CenturyLink didn’t adequately support its claims that COLR relief is in the public interest, the PSC said. “There is no evidence supporting that if the Petition was granted CenturyLink would modernize. CenturyLink’s reliance on the [federal broadband equity, access and deployment] program is also unavailing because it is premature since the evidence shows it will not be fully deployed until 2029 and that voice service offerings are not currently required.” Besides, the state agency said, “there appears to be no real benefit to exempting CenturyLink from its COLR obligations when its federal ETC obligations will remain unchanged regardless of its COLR status in Utah.”
Meanwhile, at the Minnesota PUC, ALJ Kimberly Middendorf recommended that commissioners find CenturyLink “failed to provide adequate service … when customers experienced multiple service outages or disruptions caused by deficient outside plant or equipment over an approximately four-and-a-half-year period.” The PUC should order that CenturyLink “review and rehab certain plant and equipment identified as causing or contributing to repeated service outages or disruptions, to make periodic progress reports, and to reduce repair appointment windows from eight hours to four hours,” Middendorf wrote Wednesday in docket C-20-432. “These modest requirements are tailored to address the needs of customers most affected by the failure to comply with the telephone service quality rules.”
“While CenturyLink’s overall statewide network performs satisfactorily, certain customers -- most commonly located in the rural periphery -- are not receiving adequate service,” said Middendorf, estimating that the group represents about 2% of the carrier’s Minnesota landline customers. The Minnesota Commerce Department and Office of Attorney General (OAG) showed that “CenturyLink devotes few resources to proactive rehabilitation work and lacks procedures for systematically or comprehensively evaluating the performance of its [plain old telephone service] network.” Also, the carrier hasn’t “come reasonably close” to meeting a minimum standard of clearing 95% of out-of-service troubles within 24 hours, the ALJ said.

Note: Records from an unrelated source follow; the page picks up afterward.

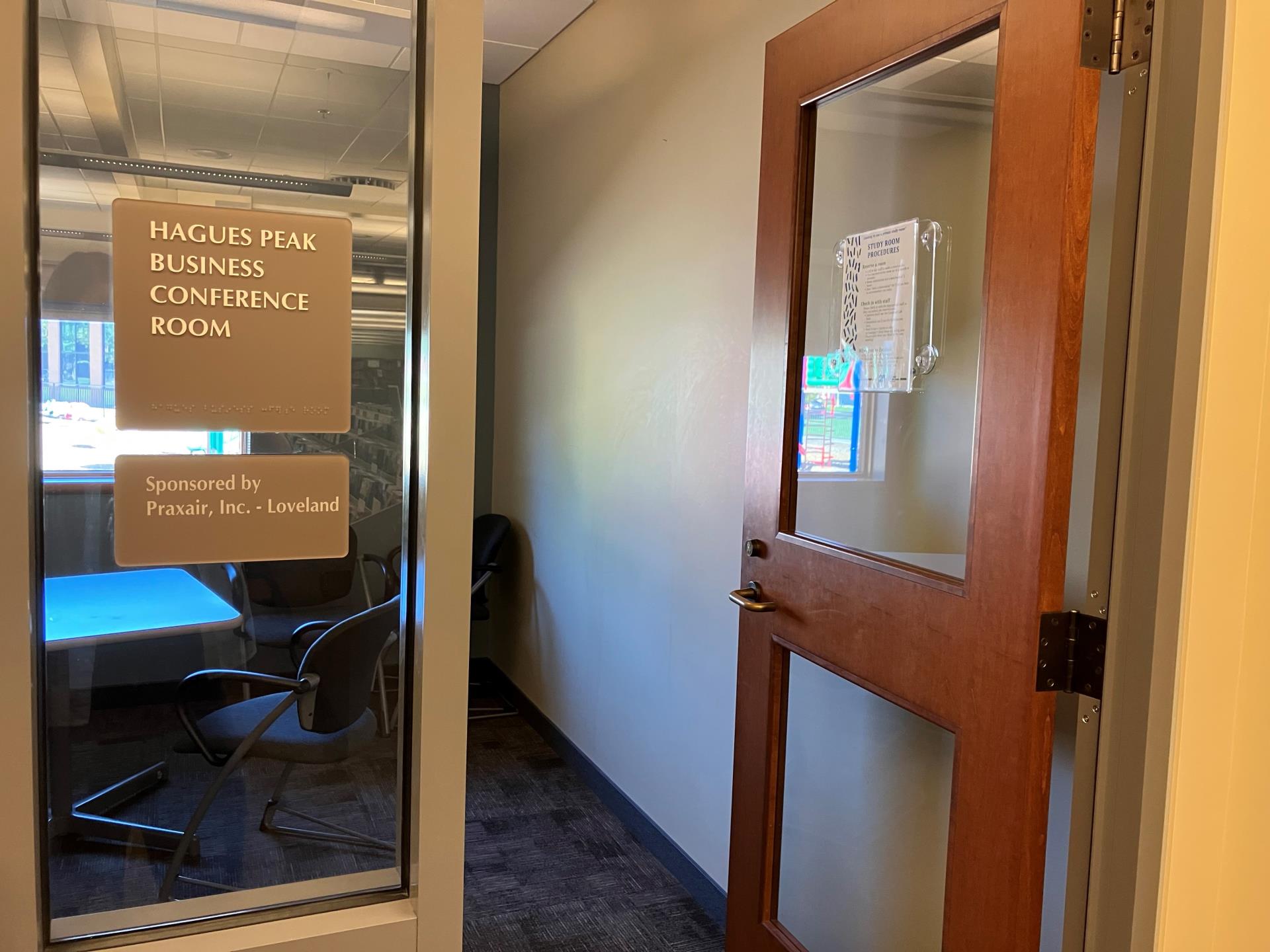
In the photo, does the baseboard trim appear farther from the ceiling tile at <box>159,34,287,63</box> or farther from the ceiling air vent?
the ceiling tile at <box>159,34,287,63</box>

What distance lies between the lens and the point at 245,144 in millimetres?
911

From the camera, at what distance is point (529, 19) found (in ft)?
11.1

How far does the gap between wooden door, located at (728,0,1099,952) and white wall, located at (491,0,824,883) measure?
0.48m

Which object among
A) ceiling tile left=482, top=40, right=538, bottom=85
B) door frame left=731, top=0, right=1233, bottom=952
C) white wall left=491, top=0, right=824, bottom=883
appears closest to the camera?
door frame left=731, top=0, right=1233, bottom=952

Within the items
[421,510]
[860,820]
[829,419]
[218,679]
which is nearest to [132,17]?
[421,510]

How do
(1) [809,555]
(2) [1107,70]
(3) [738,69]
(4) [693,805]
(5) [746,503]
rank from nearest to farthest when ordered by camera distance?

Minnesota commissioners now must decide whether to accept, modify or reject the ALJ's recommendations. Before then, the parties may file exceptions to the ALJ ruling and the commission could hold an oral argument. Minnesota Commerce and OAG last January pressed the PUC to hold the carrier accountable, prompting the commission to refer the matter to the ALJ (see 2401180030).
Lumen could additionally face a $252,000 fine at the Washington UTC. The company violated state rules with excessive wait times for reaching live customer service representatives and failures to provide required documents to the commission, the UTC said Thursday. Staff found that the carrier failed to connect customers within 60 seconds nine times from March through November 2022. In addition, it failed to provide all requested documentation within 10 business days to the agency on 234 occasions from March 2023 through February 2024, the UTC said. The commission scheduled an April 8 prehearing conference to set a schedule for the case (docket UT-240078).
"CenturyLink is evaluating these new allegations and will fully engage with the [Washington] commission and staff to work toward a reasonable resolution," the Lumen spokesperson said.